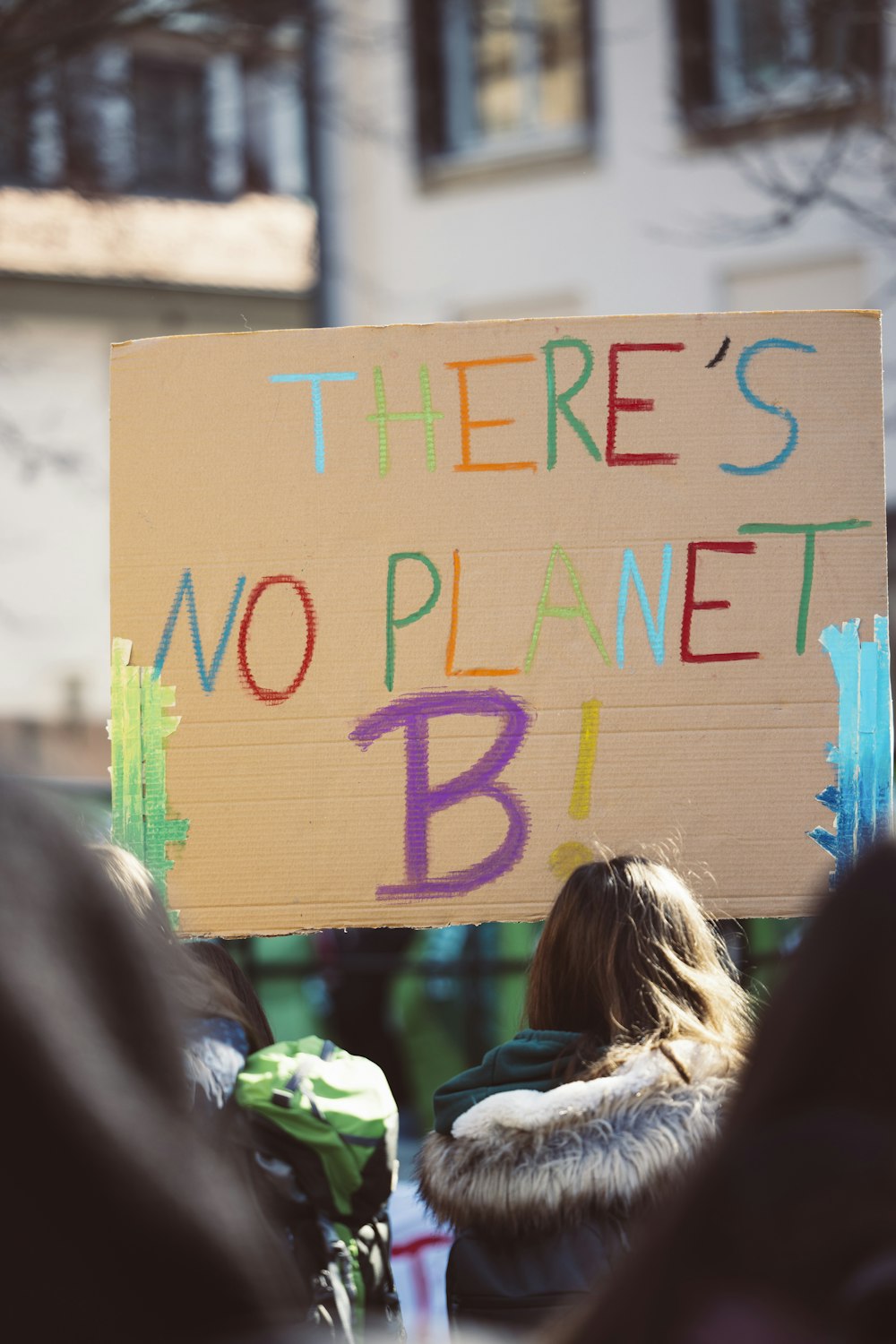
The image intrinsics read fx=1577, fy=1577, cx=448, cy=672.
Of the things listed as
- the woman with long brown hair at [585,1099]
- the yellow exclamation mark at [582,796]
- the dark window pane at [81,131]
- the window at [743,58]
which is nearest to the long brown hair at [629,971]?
the woman with long brown hair at [585,1099]

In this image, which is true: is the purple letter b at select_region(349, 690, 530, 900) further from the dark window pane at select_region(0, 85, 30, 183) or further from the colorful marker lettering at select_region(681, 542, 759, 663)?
the dark window pane at select_region(0, 85, 30, 183)

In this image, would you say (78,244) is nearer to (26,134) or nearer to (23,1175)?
(26,134)

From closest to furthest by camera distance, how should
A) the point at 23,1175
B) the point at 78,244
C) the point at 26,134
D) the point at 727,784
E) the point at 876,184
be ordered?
the point at 23,1175
the point at 727,784
the point at 26,134
the point at 876,184
the point at 78,244

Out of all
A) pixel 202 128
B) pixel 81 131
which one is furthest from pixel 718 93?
pixel 81 131

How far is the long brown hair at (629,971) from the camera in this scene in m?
2.00

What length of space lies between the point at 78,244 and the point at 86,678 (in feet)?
9.62

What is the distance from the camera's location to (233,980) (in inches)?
82.7

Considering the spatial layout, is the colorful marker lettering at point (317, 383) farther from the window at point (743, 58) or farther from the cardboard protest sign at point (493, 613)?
the window at point (743, 58)

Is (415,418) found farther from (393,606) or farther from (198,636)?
(198,636)

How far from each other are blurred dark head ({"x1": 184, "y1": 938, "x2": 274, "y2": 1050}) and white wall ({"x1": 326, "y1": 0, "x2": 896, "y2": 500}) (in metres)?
7.02

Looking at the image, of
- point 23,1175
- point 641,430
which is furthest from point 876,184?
point 23,1175

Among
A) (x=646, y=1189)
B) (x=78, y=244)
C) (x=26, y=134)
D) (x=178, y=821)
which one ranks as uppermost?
(x=78, y=244)

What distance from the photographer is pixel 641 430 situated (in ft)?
8.07

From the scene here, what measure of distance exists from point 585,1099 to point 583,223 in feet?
26.8
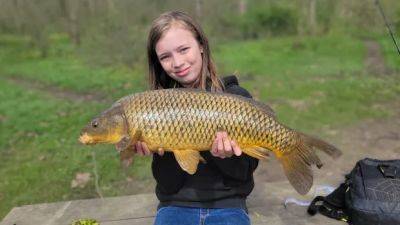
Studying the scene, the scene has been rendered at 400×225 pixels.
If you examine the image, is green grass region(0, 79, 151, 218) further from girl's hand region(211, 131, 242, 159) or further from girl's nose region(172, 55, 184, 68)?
girl's hand region(211, 131, 242, 159)

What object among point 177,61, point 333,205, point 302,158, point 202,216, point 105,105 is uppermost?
point 177,61

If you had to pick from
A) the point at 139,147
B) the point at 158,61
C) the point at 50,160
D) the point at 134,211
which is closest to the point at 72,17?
the point at 50,160

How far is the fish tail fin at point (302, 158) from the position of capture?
2.01 m

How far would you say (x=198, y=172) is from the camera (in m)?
2.34

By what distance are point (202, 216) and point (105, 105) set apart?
549 centimetres

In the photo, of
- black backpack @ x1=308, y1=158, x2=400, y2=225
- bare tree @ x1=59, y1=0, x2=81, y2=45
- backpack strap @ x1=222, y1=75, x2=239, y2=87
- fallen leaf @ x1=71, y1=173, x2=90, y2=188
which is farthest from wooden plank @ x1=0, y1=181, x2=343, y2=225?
bare tree @ x1=59, y1=0, x2=81, y2=45

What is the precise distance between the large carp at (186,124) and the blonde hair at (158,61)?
423 mm

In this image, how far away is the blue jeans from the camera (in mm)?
2230

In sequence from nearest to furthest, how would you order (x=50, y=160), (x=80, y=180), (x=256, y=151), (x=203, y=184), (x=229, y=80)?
(x=256, y=151) < (x=203, y=184) < (x=229, y=80) < (x=80, y=180) < (x=50, y=160)

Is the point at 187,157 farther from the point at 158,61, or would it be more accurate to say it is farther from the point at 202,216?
the point at 158,61

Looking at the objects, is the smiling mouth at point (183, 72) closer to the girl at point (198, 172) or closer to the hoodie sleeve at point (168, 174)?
the girl at point (198, 172)

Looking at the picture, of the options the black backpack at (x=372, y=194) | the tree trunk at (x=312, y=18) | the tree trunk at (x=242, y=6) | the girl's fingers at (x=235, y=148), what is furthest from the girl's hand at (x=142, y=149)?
the tree trunk at (x=242, y=6)

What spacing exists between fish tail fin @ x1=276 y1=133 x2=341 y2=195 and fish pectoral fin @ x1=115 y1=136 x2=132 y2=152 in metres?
0.63

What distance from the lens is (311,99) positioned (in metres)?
7.14
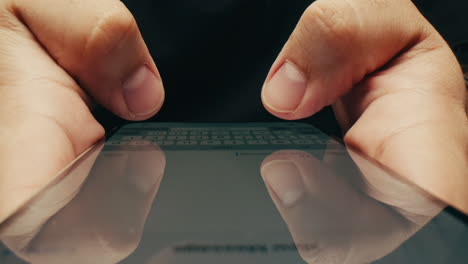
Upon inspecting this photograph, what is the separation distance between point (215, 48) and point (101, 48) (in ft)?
0.98

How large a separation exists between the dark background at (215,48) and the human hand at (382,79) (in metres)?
0.21

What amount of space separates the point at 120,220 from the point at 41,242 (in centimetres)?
4

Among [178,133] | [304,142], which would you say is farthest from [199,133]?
[304,142]

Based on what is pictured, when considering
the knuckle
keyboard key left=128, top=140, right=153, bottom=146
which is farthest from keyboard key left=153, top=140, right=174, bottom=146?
the knuckle

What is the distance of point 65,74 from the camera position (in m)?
0.44

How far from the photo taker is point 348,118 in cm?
51

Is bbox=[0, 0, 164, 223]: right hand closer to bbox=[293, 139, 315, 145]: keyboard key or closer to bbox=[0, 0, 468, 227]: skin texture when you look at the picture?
bbox=[0, 0, 468, 227]: skin texture

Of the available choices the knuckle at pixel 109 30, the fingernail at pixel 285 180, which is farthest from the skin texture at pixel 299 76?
the fingernail at pixel 285 180

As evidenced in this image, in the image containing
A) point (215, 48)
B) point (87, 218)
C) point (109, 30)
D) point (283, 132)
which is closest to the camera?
point (87, 218)

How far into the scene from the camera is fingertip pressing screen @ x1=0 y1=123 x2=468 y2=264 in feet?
0.55

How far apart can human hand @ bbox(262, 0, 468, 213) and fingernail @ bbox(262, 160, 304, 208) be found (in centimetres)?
11

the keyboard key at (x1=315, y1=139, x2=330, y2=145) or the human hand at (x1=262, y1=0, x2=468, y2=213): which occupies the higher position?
the human hand at (x1=262, y1=0, x2=468, y2=213)

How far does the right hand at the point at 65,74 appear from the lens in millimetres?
362

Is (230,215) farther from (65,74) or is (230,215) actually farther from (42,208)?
(65,74)
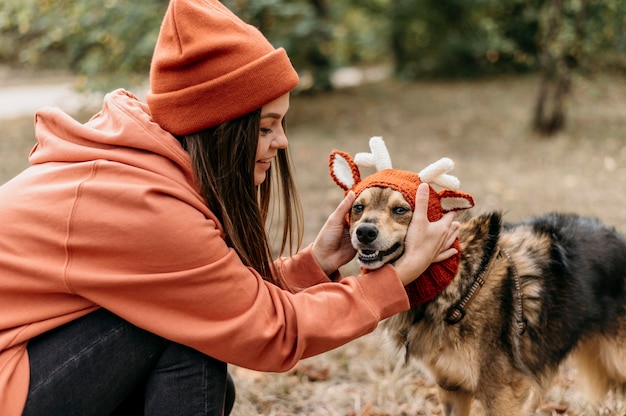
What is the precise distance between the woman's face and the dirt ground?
102 centimetres

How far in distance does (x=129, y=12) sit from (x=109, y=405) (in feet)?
25.7

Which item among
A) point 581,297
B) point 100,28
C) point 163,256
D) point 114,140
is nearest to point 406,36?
point 100,28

Given problem: Everything from the line with "the keyboard key" through the end of the records above, and nothing else, is to be quoted exactly; please leave the pictures out.

Answer to the task:
the keyboard key at (x1=315, y1=139, x2=330, y2=145) or the human hand at (x1=262, y1=0, x2=468, y2=213): which occupies the higher position?
the human hand at (x1=262, y1=0, x2=468, y2=213)

How far does the right hand at the point at 65,74 appear from the lens in millimetres?
362

Is (230,215) farther from (65,74) or is (230,215) actually farther from (42,208)?
(65,74)
What is the precise distance between the woman's face and the dirt ground?
102 centimetres

How far in distance does (x=129, y=12) sit from (x=109, y=405) (in feet)?
25.7

Which item among
A) point 581,297
B) point 100,28
C) point 163,256
D) point 114,140
is nearest to point 406,36?
point 100,28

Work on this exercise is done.